:: Source extract ::
The company’s Prime Day troubles were also compounded by widespread labor unrest in Europe, where Amazon employees used the event to hold work stoppages and strikes in a bid to amplify their demands that the company cease enforcing its tough working conditions while slashing health benefits and wages.
Profits for shareholders, no rights for workers
The wave of labor actions began with a call to strike by Spanish union Comisiones Obreras, which represents 1,800-workers. In their announcement of the transnational strike, the Amazon workers of Spain wrote:
In Poland they are using a hard anti-strike law to impose miserable salaries. In Germany the struggle for a collective agreement guaranteeing the rights of all workers independently of their centre continues. In France the very demanding measures to control times and efficiency remain in place. In Spain the working conditions were unilaterally imposed by the company in its main logistic centre once the previous collective agreement expired. In Italy, where fixed-term contracts are the norm, there are thousands of casual workers in its logistic centres. In the rest of the world Amazon is making history, but hardly distributes its millions in profits.”
:::
:: Material ::
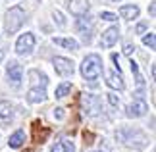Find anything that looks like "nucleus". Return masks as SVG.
:::
:: Material ::
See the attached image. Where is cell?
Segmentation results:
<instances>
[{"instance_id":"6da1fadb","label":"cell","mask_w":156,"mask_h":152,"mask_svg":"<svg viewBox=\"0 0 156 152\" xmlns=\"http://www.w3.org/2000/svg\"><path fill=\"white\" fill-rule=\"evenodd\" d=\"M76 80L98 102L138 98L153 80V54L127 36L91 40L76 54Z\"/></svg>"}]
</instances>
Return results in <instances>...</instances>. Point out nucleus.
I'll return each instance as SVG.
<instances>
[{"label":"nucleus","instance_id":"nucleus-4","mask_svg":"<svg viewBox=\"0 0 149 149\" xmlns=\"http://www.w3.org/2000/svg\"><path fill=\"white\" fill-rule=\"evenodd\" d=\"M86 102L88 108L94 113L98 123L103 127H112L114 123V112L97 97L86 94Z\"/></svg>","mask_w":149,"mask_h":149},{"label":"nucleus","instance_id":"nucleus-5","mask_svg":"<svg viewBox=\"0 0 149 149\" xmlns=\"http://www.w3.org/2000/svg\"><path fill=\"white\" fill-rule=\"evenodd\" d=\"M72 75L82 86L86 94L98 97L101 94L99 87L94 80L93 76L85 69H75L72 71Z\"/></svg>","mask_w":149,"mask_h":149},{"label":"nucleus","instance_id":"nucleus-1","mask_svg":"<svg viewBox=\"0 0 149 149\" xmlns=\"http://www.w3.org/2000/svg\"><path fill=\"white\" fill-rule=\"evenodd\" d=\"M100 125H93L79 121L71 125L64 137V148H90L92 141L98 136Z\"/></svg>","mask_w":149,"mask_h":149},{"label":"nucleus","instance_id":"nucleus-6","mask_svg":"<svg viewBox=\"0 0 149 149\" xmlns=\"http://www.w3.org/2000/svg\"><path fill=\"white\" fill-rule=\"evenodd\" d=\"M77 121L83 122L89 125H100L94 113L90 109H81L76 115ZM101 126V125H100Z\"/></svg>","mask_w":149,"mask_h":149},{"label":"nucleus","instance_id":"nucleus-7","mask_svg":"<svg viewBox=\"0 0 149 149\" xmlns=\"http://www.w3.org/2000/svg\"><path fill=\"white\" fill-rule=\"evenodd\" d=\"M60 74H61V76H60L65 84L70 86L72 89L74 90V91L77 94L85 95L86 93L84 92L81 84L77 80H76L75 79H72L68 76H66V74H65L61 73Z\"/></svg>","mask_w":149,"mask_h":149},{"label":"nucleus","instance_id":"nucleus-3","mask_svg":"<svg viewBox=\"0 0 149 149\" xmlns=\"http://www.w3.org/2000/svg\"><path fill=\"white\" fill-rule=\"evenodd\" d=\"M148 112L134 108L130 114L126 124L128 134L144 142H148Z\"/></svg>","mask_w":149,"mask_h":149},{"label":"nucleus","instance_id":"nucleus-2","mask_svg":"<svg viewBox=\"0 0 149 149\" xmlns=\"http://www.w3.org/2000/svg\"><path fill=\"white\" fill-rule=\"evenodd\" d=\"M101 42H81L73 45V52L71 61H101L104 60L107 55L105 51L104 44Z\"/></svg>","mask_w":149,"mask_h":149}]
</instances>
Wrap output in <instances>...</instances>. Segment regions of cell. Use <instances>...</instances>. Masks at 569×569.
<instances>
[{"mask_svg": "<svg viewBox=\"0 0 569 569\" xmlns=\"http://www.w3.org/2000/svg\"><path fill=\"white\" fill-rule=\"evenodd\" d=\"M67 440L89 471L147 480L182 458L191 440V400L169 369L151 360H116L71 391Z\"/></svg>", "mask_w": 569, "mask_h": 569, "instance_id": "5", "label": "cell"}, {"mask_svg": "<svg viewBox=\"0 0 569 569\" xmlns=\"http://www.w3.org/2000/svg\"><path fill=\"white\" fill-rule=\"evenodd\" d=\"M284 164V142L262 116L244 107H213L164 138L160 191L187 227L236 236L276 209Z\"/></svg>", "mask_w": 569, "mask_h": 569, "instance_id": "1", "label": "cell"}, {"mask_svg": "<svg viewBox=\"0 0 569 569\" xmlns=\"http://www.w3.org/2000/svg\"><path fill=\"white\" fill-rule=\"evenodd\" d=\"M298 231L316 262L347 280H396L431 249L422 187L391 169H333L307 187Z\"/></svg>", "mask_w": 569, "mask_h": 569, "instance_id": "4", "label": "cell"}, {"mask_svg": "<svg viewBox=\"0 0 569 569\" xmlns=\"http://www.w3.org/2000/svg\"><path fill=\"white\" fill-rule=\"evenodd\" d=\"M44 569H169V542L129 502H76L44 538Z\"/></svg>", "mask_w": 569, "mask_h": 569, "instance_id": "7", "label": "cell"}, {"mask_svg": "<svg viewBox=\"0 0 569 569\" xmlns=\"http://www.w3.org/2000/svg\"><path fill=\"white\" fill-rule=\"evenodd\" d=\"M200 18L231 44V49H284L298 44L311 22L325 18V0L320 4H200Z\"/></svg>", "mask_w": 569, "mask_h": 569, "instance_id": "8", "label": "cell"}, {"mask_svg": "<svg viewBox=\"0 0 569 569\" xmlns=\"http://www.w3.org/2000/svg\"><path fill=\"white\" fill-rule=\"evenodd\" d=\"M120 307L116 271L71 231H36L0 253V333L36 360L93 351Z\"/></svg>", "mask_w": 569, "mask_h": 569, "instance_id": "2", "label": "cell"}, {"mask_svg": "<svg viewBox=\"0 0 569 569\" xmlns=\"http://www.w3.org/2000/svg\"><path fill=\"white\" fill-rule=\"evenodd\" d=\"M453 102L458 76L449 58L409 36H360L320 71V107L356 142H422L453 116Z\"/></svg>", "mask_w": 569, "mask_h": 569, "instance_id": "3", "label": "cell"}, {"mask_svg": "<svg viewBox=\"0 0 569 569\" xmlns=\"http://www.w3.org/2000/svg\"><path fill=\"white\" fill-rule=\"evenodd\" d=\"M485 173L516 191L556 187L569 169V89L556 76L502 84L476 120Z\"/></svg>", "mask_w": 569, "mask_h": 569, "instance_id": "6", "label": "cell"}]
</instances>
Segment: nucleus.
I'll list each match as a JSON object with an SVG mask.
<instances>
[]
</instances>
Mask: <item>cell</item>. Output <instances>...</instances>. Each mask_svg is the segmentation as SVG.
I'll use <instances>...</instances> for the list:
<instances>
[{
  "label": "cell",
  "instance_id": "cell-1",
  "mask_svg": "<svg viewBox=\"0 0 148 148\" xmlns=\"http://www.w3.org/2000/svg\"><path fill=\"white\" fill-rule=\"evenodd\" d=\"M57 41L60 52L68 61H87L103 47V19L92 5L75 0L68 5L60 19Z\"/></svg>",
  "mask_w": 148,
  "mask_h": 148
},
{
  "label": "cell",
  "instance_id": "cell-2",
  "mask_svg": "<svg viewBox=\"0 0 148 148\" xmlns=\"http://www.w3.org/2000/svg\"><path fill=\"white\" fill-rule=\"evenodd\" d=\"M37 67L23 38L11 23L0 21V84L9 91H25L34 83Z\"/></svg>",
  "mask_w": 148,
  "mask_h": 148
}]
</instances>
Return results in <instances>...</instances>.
:::
Task set:
1. Return the piece of the Amazon labor passage that opens with the words containing "The company’s Prime" and closes with "benefits and wages.", copied word for word.
2. According to the Amazon labor passage, why did Amazon employees in Europe hold work stoppages and strikes during Prime Day?
Work only from the Amazon labor passage, not the rows.

Solutions to the exercise:
1.
The company’s Prime Day troubles were also compounded by widespread labor unrest in Europe, where Amazon employees used the event to hold work stoppages and strikes in a bid to amplify their demands that the company cease enforcing its tough working conditions while slashing health benefits and wages.

2. They used the event to amplify their demands that the company stop enforcing its tough working conditions while cutting health benefits and wages.